Outboard Marine Corporation (OMC) acquired Johnson Motors in 1935, and three decades later OMC became the first large, well-established corporation to enter the fast-growing snowmobile business. The company’s new model year 1965 Johnson sleds carried the “Skee-Horse” name – an adaptation of its popular Sea-Horse brand of outboard motors that dated back to 1929.
The corporation actually marketed the exact same snowmobiles in different color schemes under multiple brand names, with Evinrude joining Johnson in the U.S., while all sleds sold in Canada carried the OMC Snow Cruiser name.

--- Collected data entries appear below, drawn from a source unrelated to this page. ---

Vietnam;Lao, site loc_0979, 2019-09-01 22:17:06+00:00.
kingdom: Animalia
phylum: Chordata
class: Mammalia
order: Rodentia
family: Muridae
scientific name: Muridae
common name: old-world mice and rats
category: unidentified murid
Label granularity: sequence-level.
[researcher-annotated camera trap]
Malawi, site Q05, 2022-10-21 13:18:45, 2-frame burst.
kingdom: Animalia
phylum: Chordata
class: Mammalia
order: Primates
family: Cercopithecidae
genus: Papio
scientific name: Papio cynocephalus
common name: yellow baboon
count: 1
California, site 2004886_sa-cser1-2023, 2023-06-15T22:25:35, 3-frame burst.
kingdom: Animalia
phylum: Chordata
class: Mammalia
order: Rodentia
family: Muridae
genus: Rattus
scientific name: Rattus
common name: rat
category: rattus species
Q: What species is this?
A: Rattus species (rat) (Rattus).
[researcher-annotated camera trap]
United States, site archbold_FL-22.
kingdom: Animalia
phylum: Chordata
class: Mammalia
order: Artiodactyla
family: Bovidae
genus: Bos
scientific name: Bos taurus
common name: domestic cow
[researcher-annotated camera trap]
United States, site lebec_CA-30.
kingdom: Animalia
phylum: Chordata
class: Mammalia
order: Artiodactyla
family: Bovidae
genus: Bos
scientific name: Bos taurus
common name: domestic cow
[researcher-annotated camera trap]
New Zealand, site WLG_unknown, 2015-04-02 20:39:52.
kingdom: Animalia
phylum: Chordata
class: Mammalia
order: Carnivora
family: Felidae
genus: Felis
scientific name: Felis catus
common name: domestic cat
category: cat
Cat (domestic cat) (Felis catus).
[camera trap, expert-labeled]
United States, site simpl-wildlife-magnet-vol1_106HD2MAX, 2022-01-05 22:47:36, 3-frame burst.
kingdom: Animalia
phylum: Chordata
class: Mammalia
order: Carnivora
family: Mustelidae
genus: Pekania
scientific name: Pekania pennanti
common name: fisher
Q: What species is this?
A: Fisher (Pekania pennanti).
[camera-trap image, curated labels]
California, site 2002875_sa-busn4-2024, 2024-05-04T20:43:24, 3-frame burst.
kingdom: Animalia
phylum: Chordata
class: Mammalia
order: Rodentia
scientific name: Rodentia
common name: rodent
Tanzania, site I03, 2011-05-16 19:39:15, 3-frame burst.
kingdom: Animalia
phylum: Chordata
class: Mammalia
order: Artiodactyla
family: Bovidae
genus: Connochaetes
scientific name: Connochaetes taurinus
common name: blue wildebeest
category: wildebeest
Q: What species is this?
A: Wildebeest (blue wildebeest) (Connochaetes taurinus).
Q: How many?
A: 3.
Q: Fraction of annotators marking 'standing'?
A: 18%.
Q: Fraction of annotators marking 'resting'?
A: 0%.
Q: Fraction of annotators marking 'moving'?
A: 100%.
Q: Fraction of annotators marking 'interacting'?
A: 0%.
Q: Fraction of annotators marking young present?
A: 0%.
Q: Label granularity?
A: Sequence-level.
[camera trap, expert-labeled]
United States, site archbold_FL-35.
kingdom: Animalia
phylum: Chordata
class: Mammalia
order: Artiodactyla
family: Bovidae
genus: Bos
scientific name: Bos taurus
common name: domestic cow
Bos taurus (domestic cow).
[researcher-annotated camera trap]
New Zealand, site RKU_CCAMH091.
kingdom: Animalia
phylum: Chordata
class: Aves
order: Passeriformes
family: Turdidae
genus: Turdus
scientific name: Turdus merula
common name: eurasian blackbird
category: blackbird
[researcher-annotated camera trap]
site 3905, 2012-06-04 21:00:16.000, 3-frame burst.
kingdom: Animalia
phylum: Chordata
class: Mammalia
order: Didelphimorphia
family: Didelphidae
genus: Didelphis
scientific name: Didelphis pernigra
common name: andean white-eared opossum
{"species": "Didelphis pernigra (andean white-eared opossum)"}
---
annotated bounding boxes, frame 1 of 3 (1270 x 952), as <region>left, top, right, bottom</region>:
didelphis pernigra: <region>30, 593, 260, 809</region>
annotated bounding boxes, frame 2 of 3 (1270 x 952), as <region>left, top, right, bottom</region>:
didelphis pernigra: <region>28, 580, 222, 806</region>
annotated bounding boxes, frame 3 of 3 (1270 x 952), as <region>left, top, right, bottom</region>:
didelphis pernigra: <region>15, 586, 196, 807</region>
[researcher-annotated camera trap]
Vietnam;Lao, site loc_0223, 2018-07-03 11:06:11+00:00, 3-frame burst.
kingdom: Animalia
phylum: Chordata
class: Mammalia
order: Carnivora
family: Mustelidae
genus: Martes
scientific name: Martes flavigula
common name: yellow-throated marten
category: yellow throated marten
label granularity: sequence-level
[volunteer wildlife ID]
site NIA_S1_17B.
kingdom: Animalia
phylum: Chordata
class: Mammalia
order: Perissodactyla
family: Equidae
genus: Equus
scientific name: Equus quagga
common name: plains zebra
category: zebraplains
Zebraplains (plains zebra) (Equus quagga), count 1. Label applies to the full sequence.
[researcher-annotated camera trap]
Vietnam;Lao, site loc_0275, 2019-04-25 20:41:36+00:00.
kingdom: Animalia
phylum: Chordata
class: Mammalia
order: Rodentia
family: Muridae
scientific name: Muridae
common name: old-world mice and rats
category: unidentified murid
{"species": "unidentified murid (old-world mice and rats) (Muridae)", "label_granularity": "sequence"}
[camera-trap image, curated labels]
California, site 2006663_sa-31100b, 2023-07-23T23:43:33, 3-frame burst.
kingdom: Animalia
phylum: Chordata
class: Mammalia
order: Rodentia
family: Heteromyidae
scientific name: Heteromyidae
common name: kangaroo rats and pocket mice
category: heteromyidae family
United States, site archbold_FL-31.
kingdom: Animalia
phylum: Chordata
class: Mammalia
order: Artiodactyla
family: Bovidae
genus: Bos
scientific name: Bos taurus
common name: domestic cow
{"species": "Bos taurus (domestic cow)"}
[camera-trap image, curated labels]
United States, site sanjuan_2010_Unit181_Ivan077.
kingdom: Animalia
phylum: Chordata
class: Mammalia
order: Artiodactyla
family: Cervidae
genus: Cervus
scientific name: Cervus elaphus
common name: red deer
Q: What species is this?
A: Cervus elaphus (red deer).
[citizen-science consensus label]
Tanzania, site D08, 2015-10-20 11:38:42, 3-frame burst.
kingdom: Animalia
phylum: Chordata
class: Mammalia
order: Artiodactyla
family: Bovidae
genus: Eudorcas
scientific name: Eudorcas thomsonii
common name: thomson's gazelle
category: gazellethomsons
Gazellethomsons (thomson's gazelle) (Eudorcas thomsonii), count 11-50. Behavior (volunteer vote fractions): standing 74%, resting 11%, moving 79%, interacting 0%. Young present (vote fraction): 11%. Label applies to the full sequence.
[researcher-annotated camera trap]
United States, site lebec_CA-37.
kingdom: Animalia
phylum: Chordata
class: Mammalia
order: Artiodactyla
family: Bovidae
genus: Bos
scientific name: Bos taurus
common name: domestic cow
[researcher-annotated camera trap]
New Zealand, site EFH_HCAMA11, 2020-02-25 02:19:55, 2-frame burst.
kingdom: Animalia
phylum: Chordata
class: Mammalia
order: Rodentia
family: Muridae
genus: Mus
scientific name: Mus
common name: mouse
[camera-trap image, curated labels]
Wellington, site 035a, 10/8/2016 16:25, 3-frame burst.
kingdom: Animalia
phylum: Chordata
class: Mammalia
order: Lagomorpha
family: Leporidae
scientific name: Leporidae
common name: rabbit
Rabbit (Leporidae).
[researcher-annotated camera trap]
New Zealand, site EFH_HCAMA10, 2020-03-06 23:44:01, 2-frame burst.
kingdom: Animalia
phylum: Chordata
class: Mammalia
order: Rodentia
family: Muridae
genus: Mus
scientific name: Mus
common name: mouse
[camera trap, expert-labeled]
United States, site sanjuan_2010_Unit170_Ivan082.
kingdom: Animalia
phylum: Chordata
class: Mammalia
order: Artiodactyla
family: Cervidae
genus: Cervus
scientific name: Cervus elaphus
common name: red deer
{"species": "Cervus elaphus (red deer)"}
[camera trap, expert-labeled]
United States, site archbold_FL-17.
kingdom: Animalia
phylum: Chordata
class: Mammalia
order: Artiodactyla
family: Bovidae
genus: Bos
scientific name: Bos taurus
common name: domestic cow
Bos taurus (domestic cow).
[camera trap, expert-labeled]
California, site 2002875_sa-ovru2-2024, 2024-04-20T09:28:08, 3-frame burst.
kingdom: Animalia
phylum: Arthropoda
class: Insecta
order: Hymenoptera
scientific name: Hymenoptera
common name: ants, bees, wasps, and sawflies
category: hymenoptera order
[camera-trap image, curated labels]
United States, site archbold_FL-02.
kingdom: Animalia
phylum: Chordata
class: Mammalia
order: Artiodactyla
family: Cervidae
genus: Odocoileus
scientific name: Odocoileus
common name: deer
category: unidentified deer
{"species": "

In the 1960s, OMC was a leader in snowmobile development with engineering advances like the first use of reed valve induction (the company called them “leaf valves”) and early adoption of keyed ignition switches as an anti-theft measure.
With excellent brand name recognition, wide distribution and reputation for quality, OMC was among the top-10 sled manufacturers at the start of the 1970s. Its products were an interesting amalgam of increasingly obsolete features combined with ideas that paved the way for the future of snowmobiling. An examination of the top-of-the-line 1972 Johnson model 202RS Skee-Horse 30 illustrates this well.
Skee-Horse Innovation and Stagnancy In One
The 1971 Skee-Horse 30 had dropped the stodgy styling of earlier Skee-Horse models for a much sleeker modern profile that made many competitors, as well as Johnson’s less expensive models, look like warty old toads by comparison.
For 1972 the Skee-Horse 30 was updated by elimination of the leg-breaker tunnel stirrups, use of a new CD ignition and the landmark introduction of the industry’s first very high ratio (50:1) oil mix on its proprietary 437cc OMC twin-cylinder engine. Visually, the seat and ski color changed from bright orange to more functional black.
In addition to the reed valves in the engine, this impressive machine was loaded with features that were unknown on most competitive models of the day, but would become pretty much standard equipment on snowmobiles of the future; the list starts with the immense convenience of reverse gear. Back in the 1960s, Snow Goer magazine’s founder, Joyce “Snow Goer Suzie” Scholwin, commented, “I always liked the Johnson with reverse. It was great for women and kids, but they never made it a selling point.”
And there was much more. For instance, the 1972 Skee-Horse 30 had an electric gas gauge when some competitive sleds still used a graduated stick, or had no gas gauge at all. Unlike most competitive sleds, the big Johnson also had a fully enclosed engine compartment for noise reduction and rider safety, plus a handlebar pad and a parking brake. Electric start was standard on the model 202RS, although the Skee-Horse 30 could also be purchased in a less expensive but otherwise identical manual start version.
Unfortunately, the underpinnings of this machine were firmly stuck in the past. The steel chassis was heavy and subject to rust, so this construction was beginning to disappear from the industry. Bogie wheel suspension was already obsolete, and the lack of ski shocks – even as an option – was also another ride quality negative.
The machine also used a polyurethane track that performed poorly on ice and would go the way of the Dodo bird sooner than later. In favor of lighter and narrower tracks that worked as well or better on the blossoming North American trail system, the snowmobiling public would also gradually spurn its 20-inch track width.
Still, Snow Goer test riders liked the overall product, saying, “For a big machine, it’s surprisingly easy to handle,” after the spring new model tests in Utah. “It maneuvers well, steers well, turns easy and is stable. What more can you ask for? The Skee-Horse is a family Cadillac,” the review surmised.
Change In The Winter Wind
The snowmobile market was changing fast in the early 1970s. One of the biggest changes for OMC was a marketing move to build on its more established brand names, while also reducing expenses. For 1972, the Snow Cruiser brand was discontinued north of the border, and both Johnson and Evinrude sleds were sold in Canada for the first time.
But OMC was ignoring the sport’s ongoing metamorphosis away from big family sleds like the Skee-Horse 30, and toward better performing personal sleds as well as the accelerating trends toward the lighter weight aluminum chassis and better riding slide rail suspensions. OMC concentrated its research and development efforts on reducing noise emissions and perfecting Wankel engines for snowmobiling, neither of which ultimately provided any market advantage for the company. The new sports models – the Johnson JX and Evinrude Skimmer – were too little and too late; its market share slipped badly, and the company abandoned snowmobiling a couple of years after the industry sales collapse following the 1973 oil embargo.
The Johnson and Evinrude snowmobile brands stuck around until model year 1976. The OMC corportation lasted until 2000, and its outboard engine division was purchased by BRP.
Despite building the Skee-Horse 30, which foreshadowed the future of snowmobiling engineering in many ways, OMC stubbornly clung to too many obsolete ideas, and the decisions inevitably pulled them right out of the snowmobile business.